39-45. Souvenirs d'un antihéros (3) : Jacqueline, passagère clandestine

Publié le par Le Point par Walter Lewino

39-45. Souvenirs d'un antihéros (3) : Jacqueline, passagère clandestine

Tout l'été, retrouvez les souvenirs de l'écrivain-journaliste Walter Lewino, disparu en janvier 2013.

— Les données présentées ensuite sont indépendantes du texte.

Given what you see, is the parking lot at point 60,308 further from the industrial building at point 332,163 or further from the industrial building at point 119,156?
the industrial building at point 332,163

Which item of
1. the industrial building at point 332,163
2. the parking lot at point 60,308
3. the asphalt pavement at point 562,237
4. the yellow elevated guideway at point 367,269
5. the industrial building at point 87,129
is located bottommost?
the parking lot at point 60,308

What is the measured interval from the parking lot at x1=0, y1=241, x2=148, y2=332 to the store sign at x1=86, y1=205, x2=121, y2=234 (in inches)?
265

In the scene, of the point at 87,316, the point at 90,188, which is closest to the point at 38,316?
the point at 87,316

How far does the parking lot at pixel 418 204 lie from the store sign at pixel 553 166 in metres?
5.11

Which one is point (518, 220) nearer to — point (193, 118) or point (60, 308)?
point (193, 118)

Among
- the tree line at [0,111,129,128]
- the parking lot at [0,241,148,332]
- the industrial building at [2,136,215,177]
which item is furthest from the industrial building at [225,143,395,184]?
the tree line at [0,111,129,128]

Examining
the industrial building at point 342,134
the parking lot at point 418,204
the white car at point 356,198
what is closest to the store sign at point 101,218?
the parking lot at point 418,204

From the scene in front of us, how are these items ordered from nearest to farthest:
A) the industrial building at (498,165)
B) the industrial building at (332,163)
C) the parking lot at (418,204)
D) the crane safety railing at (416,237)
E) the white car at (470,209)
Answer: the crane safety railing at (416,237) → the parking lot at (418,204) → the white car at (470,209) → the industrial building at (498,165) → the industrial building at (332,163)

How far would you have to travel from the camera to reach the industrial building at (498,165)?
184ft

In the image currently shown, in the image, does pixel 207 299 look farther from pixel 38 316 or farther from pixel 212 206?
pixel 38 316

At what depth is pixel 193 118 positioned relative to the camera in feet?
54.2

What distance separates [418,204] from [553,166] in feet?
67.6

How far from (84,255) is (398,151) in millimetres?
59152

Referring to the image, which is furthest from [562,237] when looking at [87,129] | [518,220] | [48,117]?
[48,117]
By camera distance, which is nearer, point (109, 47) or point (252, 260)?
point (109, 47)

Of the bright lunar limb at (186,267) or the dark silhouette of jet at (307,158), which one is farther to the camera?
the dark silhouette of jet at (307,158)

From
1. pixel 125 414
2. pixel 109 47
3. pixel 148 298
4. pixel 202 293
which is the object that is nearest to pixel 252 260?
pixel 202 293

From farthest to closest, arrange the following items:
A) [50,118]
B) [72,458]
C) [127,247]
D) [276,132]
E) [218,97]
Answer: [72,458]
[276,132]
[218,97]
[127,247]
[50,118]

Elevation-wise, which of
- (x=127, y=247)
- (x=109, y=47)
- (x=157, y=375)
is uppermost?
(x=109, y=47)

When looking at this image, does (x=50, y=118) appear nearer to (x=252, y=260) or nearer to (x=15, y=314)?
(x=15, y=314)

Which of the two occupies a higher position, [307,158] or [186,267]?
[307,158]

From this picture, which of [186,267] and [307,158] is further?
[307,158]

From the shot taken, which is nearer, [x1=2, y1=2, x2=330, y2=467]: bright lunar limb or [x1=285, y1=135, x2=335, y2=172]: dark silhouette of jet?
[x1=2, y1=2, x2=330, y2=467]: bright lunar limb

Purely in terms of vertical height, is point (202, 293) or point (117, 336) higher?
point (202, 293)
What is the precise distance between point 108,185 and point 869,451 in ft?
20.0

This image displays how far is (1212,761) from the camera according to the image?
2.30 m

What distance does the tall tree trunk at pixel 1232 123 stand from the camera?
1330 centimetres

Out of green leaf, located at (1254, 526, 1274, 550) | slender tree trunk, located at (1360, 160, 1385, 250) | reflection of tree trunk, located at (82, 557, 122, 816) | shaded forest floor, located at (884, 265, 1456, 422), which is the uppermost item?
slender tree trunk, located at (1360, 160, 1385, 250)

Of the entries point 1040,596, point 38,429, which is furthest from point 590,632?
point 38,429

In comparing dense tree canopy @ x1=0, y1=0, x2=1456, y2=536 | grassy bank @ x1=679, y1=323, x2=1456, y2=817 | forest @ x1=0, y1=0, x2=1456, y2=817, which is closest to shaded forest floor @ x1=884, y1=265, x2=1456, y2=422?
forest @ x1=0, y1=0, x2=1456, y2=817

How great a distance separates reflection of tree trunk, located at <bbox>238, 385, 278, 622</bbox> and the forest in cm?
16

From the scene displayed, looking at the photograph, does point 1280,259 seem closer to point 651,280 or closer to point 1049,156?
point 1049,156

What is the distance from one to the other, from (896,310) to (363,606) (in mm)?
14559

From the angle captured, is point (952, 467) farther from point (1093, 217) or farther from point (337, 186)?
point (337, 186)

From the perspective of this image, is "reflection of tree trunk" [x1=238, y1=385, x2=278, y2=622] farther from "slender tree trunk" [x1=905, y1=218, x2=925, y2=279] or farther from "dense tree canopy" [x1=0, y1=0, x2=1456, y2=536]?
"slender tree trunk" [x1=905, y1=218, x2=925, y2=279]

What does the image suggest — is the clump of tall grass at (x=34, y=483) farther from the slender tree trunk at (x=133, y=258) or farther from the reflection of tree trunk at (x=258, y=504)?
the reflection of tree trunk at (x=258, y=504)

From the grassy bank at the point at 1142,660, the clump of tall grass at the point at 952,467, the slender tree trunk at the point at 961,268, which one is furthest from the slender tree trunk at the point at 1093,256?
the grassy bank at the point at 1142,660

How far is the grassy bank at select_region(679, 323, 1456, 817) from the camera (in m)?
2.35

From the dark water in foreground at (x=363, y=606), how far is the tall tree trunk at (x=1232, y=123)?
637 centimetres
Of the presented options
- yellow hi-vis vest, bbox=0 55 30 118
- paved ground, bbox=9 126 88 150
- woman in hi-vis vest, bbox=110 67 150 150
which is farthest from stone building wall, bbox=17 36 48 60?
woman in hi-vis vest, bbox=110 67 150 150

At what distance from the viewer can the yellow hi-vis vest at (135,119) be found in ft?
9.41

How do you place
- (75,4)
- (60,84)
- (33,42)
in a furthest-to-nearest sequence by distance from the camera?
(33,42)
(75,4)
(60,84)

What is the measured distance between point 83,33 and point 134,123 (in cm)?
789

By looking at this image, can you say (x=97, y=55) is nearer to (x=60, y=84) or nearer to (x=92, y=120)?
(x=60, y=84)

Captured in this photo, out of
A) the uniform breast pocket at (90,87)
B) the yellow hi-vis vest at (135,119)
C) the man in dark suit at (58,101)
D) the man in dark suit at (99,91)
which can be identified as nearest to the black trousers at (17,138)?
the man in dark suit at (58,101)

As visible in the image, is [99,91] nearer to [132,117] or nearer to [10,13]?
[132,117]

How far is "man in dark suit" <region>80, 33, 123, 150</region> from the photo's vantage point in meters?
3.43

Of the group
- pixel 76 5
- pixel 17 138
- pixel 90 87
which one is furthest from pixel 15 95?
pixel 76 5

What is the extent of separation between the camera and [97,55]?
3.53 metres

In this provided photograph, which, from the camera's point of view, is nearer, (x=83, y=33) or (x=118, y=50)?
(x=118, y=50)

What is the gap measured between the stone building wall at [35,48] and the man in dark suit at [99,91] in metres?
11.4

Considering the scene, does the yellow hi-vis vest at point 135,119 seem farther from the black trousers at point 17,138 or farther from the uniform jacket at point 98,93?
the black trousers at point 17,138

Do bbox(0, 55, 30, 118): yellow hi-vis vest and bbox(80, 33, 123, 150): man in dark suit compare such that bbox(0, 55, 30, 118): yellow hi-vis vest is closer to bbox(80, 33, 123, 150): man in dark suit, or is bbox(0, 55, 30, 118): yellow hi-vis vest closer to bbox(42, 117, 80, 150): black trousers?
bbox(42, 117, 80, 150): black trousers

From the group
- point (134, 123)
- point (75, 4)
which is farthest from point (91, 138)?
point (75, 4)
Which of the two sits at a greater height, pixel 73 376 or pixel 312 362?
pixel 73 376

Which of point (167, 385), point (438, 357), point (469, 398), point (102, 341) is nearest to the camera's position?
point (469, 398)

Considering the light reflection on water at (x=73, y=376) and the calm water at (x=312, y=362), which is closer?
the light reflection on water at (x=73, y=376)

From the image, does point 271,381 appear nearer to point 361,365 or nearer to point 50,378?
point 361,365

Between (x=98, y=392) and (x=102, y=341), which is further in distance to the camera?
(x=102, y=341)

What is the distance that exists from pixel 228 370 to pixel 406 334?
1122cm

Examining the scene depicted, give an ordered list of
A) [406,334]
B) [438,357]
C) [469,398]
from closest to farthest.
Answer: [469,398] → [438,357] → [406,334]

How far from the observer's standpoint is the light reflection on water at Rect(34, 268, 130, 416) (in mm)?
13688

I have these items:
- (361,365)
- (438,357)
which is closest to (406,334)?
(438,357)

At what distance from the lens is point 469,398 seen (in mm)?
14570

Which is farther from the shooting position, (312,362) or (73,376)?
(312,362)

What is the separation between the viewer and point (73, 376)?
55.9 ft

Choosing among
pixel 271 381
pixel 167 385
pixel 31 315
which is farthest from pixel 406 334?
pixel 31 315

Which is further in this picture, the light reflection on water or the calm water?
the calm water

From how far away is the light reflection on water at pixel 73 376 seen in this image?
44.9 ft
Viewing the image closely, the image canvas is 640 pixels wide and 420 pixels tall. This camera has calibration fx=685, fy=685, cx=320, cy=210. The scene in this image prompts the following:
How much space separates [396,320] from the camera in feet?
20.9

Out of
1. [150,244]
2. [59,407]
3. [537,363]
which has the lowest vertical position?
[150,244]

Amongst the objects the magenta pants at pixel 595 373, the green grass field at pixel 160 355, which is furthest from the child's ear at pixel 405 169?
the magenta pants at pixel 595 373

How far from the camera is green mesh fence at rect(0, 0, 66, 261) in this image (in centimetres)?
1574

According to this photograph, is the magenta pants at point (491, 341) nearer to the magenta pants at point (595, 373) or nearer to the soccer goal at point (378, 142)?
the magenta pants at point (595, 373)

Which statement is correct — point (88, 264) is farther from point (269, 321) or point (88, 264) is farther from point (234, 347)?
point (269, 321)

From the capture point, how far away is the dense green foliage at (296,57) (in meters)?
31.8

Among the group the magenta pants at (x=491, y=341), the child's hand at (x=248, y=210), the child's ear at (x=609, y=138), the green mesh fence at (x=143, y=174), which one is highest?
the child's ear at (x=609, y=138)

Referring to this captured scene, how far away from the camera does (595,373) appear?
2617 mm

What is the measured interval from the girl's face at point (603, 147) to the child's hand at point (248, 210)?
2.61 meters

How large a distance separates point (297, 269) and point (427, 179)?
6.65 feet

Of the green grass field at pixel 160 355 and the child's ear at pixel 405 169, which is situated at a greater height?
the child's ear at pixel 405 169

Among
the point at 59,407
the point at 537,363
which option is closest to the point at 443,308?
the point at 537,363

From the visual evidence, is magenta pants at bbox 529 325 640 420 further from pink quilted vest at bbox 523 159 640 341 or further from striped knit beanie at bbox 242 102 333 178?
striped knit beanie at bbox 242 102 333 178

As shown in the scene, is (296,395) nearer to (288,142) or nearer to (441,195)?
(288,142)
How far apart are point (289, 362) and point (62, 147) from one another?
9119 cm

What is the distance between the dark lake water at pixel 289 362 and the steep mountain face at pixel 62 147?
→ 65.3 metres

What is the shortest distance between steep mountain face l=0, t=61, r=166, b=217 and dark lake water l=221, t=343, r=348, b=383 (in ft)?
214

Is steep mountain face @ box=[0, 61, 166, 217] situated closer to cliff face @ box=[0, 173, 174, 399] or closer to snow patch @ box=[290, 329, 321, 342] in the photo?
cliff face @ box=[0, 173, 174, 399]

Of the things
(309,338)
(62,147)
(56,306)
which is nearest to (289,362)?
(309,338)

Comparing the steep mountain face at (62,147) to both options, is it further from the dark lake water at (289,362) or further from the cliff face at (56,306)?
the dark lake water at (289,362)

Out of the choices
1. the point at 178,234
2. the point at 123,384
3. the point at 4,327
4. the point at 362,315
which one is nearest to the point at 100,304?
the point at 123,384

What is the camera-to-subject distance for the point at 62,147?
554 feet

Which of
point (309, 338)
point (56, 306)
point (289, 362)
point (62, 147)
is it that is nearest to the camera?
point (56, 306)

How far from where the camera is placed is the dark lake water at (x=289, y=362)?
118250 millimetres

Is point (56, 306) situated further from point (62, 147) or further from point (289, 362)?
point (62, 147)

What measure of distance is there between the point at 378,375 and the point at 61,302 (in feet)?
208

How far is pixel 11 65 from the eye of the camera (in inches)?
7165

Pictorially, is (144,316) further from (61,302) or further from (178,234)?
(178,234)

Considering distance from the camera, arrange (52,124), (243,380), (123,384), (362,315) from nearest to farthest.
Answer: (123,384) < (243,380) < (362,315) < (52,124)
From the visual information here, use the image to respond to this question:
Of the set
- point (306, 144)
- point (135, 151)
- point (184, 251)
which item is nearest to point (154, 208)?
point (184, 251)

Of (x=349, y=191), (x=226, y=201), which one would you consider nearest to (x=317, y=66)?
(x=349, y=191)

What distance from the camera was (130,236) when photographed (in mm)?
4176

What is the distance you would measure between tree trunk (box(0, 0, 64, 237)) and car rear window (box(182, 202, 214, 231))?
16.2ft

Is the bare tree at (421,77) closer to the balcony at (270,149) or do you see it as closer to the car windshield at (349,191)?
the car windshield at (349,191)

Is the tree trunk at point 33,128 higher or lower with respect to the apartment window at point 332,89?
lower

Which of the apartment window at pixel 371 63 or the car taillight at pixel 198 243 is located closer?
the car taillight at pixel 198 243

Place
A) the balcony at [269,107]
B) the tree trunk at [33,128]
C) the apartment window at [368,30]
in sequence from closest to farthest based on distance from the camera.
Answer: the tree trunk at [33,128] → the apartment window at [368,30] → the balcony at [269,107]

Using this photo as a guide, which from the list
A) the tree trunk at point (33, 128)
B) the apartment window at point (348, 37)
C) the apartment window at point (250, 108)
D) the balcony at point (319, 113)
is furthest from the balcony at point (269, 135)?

39-45. Souvenirs d'un antihéros (3) : Jacqueline, passagère clandestine

Vers novembre 1944, il fut décidé que le Lorraine, équipé de bombardiers de précision au faible rayon d'action, quitterait l'Angleterre pour la France afin de se rapprocher du front des opérations. Logique. Le mitrailleur du commandant du groupe, le sergent Caillaux, astucieux petit Parigot qui s'était maqué avec une Française, Jacqueline me semble-t-il, réfugiée à Londres, décida de lui faire profiter clandestinement du voyage.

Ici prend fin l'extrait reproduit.